SUPPLIED MATERIAL:
....
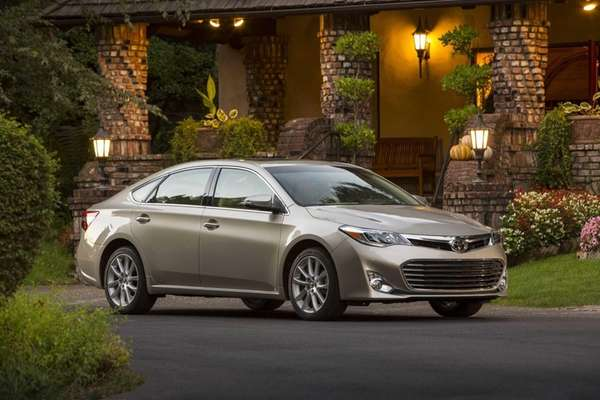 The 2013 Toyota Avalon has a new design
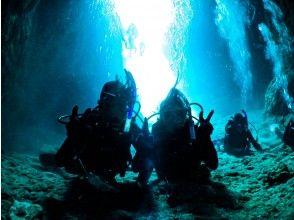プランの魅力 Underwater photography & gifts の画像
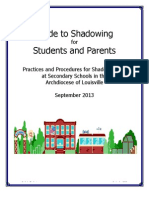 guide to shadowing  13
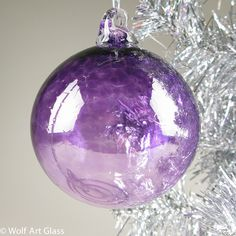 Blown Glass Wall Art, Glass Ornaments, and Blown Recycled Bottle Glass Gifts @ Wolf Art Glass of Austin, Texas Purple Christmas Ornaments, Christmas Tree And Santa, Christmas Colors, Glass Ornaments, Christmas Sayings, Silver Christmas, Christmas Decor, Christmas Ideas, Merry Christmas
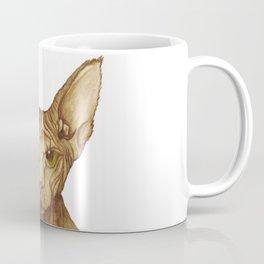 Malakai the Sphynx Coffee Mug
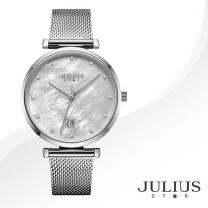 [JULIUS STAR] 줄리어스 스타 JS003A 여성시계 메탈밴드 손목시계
....
WHAT IS REQUIRED:
Please set down only the lines from the one containing "guide to shadowing" through the end of the entries, exactly as they stand, both ends included and with no pictures.

EXPECTED OUTPUT:
 guide to shadowing  13
 Blown Glass Wall Art, Glass Ornaments, and Blown Recycled Bottle Glass Gifts @ Wolf Art Glass of Austin, Texas Purple Christmas Ornaments, Christmas Tree And Santa, Christmas Colors, Glass Ornaments, Christmas Sayings, Silver Christmas, Christmas Decor, Christmas Ideas, Merry Christmas
 Malakai the Sphynx Coffee Mug
 [JULIUS STAR] 줄리어스 스타 JS003A 여성시계 메탈밴드 손목시계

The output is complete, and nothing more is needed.